▸ **WHAT NEEDS TO BE DONE**:
Find every line below with the word "California" in it, and copy each one.

[Dataset entries]
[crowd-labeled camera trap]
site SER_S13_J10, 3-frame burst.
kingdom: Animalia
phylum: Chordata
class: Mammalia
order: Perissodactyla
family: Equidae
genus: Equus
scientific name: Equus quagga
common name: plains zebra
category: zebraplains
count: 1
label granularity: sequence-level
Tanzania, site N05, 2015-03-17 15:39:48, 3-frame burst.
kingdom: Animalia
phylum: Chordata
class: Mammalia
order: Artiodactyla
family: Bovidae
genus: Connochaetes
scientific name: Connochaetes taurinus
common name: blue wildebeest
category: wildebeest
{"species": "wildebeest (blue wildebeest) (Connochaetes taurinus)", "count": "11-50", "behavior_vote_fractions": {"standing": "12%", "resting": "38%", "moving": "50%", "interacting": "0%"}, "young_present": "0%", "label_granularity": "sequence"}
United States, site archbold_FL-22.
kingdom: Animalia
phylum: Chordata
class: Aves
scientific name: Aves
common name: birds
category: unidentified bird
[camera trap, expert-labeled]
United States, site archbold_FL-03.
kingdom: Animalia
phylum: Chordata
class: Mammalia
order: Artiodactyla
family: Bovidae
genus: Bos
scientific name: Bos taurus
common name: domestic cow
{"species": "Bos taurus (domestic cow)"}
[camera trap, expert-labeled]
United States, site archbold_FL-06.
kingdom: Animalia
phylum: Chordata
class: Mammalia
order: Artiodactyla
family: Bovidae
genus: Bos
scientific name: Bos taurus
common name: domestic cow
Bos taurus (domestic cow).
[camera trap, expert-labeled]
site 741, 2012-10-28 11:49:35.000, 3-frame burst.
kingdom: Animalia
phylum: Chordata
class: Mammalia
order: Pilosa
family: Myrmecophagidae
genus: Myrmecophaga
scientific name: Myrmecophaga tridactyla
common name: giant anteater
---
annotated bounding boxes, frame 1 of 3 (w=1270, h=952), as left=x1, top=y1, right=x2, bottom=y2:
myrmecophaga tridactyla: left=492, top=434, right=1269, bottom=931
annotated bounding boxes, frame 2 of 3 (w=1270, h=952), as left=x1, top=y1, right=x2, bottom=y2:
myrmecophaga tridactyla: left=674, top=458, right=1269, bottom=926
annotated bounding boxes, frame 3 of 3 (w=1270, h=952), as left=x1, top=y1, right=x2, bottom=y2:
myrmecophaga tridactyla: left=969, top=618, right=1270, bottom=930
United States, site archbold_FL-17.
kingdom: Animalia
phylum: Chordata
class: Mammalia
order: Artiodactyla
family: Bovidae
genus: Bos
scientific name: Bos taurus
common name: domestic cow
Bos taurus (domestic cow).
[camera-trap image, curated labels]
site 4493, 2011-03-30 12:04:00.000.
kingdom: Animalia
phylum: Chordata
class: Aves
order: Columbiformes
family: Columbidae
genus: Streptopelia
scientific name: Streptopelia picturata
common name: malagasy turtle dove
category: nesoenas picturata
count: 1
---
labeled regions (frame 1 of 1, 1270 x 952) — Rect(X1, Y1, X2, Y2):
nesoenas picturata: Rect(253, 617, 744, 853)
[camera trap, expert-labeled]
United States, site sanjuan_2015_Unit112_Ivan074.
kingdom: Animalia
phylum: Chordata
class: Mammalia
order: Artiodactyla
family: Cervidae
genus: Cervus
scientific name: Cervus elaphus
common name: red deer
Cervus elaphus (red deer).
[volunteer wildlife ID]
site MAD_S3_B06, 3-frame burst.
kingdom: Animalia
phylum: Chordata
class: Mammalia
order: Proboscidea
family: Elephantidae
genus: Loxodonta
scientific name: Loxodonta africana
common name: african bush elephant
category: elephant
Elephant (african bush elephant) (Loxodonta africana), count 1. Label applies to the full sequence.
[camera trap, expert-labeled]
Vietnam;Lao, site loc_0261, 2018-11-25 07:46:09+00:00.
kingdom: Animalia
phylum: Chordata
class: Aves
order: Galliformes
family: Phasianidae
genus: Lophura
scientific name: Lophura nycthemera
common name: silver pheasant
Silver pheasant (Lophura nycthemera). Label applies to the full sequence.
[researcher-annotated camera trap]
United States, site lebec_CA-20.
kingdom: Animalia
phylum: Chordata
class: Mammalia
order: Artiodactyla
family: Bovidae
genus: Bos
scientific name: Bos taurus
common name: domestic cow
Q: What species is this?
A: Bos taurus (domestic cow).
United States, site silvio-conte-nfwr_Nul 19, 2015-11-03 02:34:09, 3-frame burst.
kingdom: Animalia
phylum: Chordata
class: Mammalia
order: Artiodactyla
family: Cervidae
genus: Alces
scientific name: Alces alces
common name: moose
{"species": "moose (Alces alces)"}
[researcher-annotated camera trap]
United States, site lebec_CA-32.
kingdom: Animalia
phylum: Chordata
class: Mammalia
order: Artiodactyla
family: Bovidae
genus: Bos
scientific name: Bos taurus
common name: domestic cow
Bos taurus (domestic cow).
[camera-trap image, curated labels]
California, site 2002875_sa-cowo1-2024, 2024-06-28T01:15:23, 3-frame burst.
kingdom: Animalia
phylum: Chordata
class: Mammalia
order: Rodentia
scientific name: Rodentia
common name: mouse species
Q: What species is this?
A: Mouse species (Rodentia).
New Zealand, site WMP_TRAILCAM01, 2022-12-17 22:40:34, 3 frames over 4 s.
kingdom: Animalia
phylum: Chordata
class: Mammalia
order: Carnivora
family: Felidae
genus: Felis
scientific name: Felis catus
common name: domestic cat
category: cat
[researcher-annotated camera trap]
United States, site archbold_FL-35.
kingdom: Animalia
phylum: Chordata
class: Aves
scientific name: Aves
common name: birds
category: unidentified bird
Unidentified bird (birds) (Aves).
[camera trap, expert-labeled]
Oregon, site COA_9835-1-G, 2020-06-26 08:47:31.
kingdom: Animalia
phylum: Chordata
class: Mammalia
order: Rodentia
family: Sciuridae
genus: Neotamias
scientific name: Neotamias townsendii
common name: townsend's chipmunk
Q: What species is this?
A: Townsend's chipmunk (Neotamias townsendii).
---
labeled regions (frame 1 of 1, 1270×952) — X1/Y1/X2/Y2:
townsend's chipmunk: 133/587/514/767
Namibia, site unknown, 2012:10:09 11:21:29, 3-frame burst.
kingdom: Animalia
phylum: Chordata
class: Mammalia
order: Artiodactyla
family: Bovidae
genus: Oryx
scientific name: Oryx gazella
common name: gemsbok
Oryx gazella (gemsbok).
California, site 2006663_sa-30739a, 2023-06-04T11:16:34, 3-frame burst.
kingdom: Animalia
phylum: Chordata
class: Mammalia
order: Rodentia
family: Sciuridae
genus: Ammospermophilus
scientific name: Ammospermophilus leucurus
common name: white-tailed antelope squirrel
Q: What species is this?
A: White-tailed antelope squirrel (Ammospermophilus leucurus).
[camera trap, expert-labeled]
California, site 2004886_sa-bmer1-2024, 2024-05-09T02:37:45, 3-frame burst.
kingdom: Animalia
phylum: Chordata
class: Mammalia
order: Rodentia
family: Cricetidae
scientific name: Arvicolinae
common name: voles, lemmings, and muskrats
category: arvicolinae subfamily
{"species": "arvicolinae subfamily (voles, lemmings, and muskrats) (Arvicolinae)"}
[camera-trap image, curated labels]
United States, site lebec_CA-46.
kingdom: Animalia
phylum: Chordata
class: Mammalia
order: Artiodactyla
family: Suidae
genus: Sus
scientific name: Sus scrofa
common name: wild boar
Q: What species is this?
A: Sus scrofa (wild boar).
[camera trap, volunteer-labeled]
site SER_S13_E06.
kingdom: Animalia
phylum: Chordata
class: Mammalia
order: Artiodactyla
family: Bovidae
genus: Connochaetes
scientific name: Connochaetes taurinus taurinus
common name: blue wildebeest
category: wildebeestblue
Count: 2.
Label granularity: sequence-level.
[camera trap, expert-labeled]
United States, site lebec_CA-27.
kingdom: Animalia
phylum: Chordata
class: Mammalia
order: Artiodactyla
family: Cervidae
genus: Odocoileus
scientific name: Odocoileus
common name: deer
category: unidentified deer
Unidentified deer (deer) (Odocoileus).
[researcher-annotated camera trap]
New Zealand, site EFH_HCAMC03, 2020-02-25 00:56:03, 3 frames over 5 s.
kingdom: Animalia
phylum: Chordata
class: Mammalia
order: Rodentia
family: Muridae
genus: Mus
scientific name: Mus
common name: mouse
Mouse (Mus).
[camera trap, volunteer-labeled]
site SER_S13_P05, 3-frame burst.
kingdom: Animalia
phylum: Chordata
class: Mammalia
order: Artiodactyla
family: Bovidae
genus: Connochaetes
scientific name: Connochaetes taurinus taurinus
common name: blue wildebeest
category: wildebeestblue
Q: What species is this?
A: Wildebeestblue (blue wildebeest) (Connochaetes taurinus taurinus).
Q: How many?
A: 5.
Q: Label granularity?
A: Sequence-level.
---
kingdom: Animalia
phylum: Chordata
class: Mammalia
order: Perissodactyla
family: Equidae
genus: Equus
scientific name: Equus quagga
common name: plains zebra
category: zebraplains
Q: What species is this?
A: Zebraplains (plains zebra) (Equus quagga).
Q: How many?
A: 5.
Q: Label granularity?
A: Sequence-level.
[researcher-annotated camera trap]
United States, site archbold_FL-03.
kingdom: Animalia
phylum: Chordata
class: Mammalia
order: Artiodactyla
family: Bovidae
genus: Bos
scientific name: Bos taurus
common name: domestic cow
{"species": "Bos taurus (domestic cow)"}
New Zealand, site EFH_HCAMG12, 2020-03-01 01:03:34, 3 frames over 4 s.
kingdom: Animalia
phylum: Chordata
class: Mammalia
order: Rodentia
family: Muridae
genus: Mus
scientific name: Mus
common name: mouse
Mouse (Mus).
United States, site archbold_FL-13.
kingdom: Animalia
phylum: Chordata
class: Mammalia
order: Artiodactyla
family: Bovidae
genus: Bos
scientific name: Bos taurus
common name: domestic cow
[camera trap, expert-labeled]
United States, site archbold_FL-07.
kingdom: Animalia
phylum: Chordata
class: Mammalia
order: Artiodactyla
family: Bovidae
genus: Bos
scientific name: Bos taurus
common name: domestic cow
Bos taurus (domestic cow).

▸ **RESULT OF THE TASK**:
California, site 2002875_sa-cowo1-2024, 2024-06-28T01:15:23, 3-frame burst.
California, site 2006663_sa-30739a, 2023-06-04T11:16:34, 3-frame burst.
California, site 2004886_sa-bmer1-2024, 2024-05-09T02:37:45, 3-frame burst.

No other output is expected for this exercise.